Short exercise:
Reproduce the stretch of data from the line containing "Taking in this" through the line containing "Among the set", substituting "dark coaster" for every occurrence of "black coaster" and leaving everything else unchanged. Omit the picture from your answer.

Extracted records:
================

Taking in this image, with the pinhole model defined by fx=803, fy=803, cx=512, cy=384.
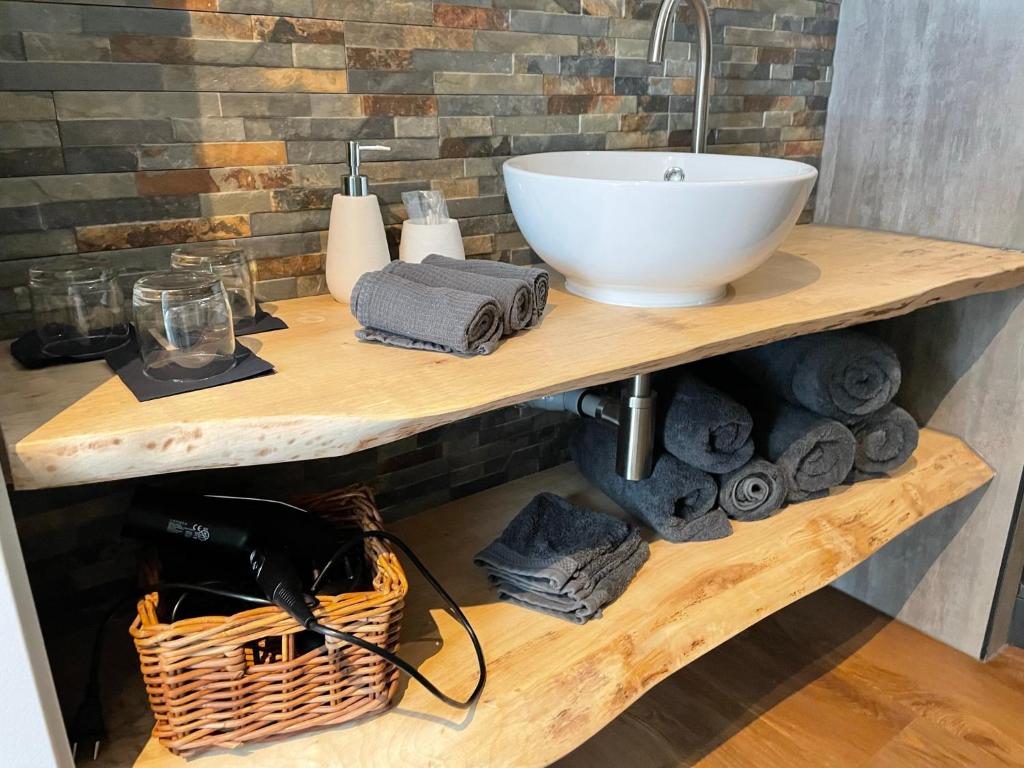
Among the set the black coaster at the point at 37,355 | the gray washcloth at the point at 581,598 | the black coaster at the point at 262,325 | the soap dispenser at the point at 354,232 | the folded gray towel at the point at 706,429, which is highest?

================

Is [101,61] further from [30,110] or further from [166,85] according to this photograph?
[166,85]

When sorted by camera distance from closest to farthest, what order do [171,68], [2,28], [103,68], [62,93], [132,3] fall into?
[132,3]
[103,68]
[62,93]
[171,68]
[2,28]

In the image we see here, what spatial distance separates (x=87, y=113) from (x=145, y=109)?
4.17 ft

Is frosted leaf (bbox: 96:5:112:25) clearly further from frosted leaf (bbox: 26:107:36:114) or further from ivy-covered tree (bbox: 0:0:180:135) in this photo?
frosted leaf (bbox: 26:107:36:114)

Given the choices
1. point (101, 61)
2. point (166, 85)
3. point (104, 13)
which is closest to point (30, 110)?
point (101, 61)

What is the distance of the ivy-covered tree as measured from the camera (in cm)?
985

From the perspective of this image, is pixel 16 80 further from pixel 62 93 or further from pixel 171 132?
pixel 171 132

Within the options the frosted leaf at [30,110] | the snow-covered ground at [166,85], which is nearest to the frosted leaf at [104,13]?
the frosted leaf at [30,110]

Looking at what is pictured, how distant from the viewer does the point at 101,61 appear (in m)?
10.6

================

Exercise result:
Taking in this image, with the pinhole model defined by fx=803, fy=803, cx=512, cy=384.
Among the set the dark coaster at the point at 37,355 | the gray washcloth at the point at 581,598 | the dark coaster at the point at 262,325 | the soap dispenser at the point at 354,232 | the folded gray towel at the point at 706,429, which is highest?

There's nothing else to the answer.